In the present Convention, the expression ‘acts of terrorism’ means criminal acts directed against a State and intended or calculated to create a state of terror in the minds of particular persons, or a group of persons or the general public.9

This was the earliest instance which defined terrorism in relation to the actor. It defined terrorism as an act of violence by a non-state actor, carrying out an act of violence outside of the confines of the monopoly of violence by the state. This was a political definition, which defined terrorism in terms of violence against the state. Semantically, it was linked to the older “terror” in that it used the terrorization among the populace to achieve a political goal against the state.

The above definition by the League of Nations continues to inform present-day academic definitions of terrorism as politically motivated, extralegal, and unofficial acts of violence. To quote Bruce Hoffman:

Terrorism is ineluctably political in aims and motives … conducted by an organization with an identifiable chain of command or conspiratorial cell structures (whose members wear no uniform or identifying insignia), and perpetrated by a subnational group or non-state entity.10

Notably, Hoffman’s definition above does not make a distinction between violence as resistance to foreign occupation and intrastate violence. Nor does it include violence against civilians. Rather, terrorism is simply those acts carried out by those groups that fit the definition of terrorist organizations.

Thus defined, “terrorism” was the label applied during the 1960s and 1970s to encompass the politically motivated violence that lay outside of the confines of the law and not sanctioned by state institutions. These were acts carried out by extremists, whether on the right or the left of the political spectrum, as well as separatist groups like the Basque separatist ETA and the Irish Republican Army. More recently, this category also included religiously motivated groups. By 1976, the US Federal Bureau of Investigation offered a further definition of terrorism:

The unlawful use of force or violence against persons or property to intimidate or coerce a government, the civilian population, or any segment thereof, in furtherance of political or social objectives.11

The above definition foreshadowed the one adopted by NATO in 2003, which also added the notion of threatening to use force or violence as well as the phrases “religious or ideological objectives” as possible motives for terrorism:

The unlawful use or threatened use of force or violence against individuals or property in an attempt to coerce or intimidate governments or societies to achieve political, religious or ideological objectives.12

These changes reflected the environment in the United States, which had remained relatively isolated from the far-right and far-left terrorist movements across Europe. In contrast, America had been witness to the birth of extremist religious and racist groups that had engaged in their own politically motivated violence. These included the bombing of a federal government building in Oklahoma City, Oklahoma, on April 19, 1995, which resulted in the deaths of 160 civilians and the destruction of scores of neighboring buildings. The perpetrator was Timothy McVeigh, a US Army veteran and former member of a rightwing militia, who was abetted by his accomplice, Terry Nichols. Such acts by rightwing extremists formed the general trend of “terrorism” in North America, with the possible exception of a bombing campaign led by the Puerto Rican independence movement, and other fringe elements, against commercial properties in major American cities, which ran between the mid-1970s and the early 1980s.13 By 2011, Europe, too, was struck by rightwing nationalist terrorism. In that year, Anders Breivik, who belonged to an anti-Muslim rightwing extremist group, killed 90 individuals and wounded scores more in an attack on the youth members of the Norwegian Social Democrats.14 Neither the Norwegian nor the US authorities were reluctant to label Breivik’s attack or McVeigh’s attacks as terrorist: regardless of the identity of the perpetrator, it was an act of violence carried out by a non-state actor driven by ideological or political motives.

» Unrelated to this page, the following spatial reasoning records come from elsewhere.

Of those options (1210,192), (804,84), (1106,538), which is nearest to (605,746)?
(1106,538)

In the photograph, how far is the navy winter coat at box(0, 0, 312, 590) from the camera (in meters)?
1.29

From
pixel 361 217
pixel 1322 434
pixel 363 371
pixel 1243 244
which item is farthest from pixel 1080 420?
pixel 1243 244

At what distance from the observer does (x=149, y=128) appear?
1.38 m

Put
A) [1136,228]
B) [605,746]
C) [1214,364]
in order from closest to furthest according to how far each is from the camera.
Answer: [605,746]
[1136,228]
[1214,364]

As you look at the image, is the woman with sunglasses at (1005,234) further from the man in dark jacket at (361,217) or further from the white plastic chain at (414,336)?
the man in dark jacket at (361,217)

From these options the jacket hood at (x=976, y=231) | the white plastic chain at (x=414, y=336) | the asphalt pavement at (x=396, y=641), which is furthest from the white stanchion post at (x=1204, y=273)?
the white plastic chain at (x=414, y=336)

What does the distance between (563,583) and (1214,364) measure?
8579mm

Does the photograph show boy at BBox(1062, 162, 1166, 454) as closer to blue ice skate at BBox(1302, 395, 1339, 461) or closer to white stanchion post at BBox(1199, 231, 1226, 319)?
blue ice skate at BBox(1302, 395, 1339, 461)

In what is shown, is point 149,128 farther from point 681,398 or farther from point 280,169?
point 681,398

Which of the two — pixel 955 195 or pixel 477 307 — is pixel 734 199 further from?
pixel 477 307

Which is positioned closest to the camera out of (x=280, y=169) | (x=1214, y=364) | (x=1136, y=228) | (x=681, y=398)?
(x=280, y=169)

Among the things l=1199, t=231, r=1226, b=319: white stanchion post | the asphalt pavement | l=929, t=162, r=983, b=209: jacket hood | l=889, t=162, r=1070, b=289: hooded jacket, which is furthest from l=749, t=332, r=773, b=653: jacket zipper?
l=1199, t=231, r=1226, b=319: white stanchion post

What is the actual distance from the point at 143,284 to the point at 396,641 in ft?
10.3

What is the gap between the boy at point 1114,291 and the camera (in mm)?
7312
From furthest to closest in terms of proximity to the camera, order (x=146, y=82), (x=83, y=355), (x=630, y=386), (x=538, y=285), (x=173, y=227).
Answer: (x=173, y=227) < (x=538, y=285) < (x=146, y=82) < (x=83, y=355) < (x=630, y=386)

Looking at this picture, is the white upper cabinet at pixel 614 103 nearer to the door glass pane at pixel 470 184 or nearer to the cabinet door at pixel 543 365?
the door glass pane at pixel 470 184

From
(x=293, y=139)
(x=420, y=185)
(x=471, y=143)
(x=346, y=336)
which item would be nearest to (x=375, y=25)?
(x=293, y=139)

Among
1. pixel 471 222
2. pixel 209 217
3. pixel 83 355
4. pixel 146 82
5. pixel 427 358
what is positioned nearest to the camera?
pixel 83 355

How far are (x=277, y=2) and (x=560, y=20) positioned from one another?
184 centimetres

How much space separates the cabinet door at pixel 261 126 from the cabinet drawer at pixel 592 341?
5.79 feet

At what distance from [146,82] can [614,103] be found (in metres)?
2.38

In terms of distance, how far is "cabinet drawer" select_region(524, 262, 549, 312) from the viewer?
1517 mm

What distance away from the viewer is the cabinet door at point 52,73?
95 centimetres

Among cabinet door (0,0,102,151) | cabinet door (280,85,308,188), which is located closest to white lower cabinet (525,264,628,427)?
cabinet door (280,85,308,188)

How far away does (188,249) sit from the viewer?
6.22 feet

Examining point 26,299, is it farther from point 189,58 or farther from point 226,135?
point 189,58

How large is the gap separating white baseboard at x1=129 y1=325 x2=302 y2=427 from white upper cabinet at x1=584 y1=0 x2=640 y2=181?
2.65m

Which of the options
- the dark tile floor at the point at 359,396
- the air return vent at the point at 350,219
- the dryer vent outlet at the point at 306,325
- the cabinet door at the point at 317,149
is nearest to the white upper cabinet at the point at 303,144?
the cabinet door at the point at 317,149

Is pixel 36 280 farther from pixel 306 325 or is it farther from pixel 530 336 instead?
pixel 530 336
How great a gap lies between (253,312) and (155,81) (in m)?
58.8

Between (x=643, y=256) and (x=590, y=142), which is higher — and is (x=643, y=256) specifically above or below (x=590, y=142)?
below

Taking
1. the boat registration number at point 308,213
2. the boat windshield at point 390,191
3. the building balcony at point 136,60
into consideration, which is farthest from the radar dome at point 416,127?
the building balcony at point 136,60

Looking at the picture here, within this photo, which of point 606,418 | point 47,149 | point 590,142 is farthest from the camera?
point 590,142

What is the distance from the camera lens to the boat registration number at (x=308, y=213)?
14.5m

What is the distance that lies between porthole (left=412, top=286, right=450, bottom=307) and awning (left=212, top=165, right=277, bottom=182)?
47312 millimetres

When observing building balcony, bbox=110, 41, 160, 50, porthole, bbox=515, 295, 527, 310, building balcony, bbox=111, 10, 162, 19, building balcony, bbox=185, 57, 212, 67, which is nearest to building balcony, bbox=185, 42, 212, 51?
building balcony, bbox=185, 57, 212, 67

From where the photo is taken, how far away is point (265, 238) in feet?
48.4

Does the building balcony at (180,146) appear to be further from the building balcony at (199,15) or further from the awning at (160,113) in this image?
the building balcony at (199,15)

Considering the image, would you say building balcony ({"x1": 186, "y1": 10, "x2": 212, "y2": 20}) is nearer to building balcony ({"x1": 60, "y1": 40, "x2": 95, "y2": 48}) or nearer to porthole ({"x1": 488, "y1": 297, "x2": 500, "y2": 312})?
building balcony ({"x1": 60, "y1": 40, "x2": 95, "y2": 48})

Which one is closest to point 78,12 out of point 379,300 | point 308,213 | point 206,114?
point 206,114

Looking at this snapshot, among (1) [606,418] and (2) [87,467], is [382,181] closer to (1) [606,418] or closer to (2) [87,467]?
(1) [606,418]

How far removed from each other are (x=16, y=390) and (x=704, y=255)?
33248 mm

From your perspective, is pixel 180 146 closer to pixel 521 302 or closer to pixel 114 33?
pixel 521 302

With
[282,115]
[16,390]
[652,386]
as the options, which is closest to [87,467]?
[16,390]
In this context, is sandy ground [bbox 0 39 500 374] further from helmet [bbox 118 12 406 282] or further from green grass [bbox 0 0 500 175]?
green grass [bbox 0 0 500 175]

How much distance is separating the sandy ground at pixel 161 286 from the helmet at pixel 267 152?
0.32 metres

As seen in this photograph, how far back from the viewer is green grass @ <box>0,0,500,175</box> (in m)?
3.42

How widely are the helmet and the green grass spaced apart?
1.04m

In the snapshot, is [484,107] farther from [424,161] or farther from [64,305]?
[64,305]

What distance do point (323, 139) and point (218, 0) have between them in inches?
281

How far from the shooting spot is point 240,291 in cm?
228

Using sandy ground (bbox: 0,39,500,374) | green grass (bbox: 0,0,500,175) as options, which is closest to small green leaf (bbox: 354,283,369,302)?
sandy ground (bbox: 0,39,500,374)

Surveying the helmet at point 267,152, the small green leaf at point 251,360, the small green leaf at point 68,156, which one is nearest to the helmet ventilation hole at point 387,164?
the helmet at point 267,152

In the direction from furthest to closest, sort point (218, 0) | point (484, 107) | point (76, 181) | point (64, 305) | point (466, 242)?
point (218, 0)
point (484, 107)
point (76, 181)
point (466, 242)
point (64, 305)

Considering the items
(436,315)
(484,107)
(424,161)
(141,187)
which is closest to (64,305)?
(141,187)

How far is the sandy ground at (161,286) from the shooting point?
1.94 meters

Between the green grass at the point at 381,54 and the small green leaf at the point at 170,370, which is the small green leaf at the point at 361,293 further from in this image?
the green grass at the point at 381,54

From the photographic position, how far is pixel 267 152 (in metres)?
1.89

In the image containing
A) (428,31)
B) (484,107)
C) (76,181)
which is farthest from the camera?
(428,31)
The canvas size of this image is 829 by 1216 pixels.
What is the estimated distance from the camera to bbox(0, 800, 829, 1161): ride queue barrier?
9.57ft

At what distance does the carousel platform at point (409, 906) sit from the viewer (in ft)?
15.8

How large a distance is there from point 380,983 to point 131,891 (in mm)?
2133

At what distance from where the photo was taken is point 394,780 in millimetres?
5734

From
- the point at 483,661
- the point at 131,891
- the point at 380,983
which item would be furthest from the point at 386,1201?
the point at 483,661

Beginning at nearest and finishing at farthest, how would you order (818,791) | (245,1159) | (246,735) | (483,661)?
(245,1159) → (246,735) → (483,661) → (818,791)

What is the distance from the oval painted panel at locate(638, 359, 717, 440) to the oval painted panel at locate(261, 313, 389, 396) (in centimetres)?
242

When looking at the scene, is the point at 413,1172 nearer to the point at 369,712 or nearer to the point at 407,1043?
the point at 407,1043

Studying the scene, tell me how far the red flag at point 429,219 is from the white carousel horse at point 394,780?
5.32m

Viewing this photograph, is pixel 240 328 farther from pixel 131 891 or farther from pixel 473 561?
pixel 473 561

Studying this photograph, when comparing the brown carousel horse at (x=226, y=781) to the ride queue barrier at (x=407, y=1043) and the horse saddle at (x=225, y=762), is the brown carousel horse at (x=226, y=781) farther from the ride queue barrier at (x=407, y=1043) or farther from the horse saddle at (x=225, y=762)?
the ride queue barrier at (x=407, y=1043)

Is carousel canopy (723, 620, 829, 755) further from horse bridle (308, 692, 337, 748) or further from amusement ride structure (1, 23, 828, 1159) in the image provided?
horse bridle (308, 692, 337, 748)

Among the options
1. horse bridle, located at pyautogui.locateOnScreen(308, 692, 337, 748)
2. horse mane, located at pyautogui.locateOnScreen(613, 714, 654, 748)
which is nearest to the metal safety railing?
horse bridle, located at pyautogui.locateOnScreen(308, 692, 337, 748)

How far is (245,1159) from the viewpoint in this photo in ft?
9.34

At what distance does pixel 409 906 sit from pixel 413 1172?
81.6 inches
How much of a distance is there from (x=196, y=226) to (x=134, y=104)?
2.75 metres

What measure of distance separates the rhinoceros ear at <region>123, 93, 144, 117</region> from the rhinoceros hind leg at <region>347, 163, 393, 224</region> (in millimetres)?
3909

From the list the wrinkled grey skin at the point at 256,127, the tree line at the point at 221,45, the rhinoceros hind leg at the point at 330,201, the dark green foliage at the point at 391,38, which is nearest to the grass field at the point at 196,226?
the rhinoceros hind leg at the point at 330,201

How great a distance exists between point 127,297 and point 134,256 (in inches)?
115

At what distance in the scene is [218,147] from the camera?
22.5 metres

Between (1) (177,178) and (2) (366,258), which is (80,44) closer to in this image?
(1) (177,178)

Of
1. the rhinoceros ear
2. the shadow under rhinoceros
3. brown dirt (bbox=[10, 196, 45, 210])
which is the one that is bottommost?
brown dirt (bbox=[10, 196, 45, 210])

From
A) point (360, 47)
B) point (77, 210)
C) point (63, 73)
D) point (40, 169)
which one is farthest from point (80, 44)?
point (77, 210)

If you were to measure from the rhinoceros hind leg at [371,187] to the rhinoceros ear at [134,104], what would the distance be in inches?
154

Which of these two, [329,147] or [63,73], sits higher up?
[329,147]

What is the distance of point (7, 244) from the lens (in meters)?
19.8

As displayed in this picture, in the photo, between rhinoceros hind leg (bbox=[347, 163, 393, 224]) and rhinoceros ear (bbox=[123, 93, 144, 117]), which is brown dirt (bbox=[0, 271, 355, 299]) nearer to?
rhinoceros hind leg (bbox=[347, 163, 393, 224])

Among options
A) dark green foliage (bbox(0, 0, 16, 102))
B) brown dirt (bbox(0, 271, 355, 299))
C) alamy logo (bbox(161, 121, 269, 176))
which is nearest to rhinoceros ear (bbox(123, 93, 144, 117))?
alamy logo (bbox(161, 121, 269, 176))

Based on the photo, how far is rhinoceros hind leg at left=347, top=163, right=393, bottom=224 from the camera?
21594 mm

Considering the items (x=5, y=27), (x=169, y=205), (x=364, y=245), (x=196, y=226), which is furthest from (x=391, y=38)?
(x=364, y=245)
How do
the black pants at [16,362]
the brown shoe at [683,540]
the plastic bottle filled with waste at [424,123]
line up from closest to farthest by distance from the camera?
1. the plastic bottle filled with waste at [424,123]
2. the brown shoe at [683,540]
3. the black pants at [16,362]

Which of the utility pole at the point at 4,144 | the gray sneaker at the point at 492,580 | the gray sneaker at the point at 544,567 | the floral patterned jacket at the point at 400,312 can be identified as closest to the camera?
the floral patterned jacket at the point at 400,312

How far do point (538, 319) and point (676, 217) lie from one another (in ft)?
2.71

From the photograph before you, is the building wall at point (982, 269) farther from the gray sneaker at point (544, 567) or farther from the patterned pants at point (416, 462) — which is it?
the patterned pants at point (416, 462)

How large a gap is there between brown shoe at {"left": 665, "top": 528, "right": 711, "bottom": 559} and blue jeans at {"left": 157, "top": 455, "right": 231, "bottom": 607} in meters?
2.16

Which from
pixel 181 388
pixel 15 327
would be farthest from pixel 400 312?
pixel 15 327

Nonetheless, the media and the public sphere remain host to a fundamental discussion on what defines terrorism. Specifically, the question is: Can terrorism be restricted to those actions that target civilians and/or civilian infrastructure for political objectives, or does it include attacks against the security forces, the police, or the military? A further distinction relates to the victims of the act: do the victims have to be civilians in order for the action to be labelled “terrorism”? Or can attacks that target the police, security services, and the military similarly be classified as terrorist acts? As previously explained, state actors have long defined attacks against the security services and the military as terrorist. Indeed, this lies at the core of the earliest definitions of terrorism.

Yet such an attitude would reframe all national liberation movements throughout history as terrorist. Likewise, political movements that are compelled to use violence to resist the brutality of dictatorships with targeted attacks against the military, security, and police forces, after exhausting other avenues of change, would be labeled terrorist. A definition of terrorism that includes such attacks against state organs would equate indiscriminate attacks on civilians with targeted attacks against repressive regimes or occupying powers. The political distinction between these two categories of behavior is clear to see, just as the motivation to blur that distinction is, too.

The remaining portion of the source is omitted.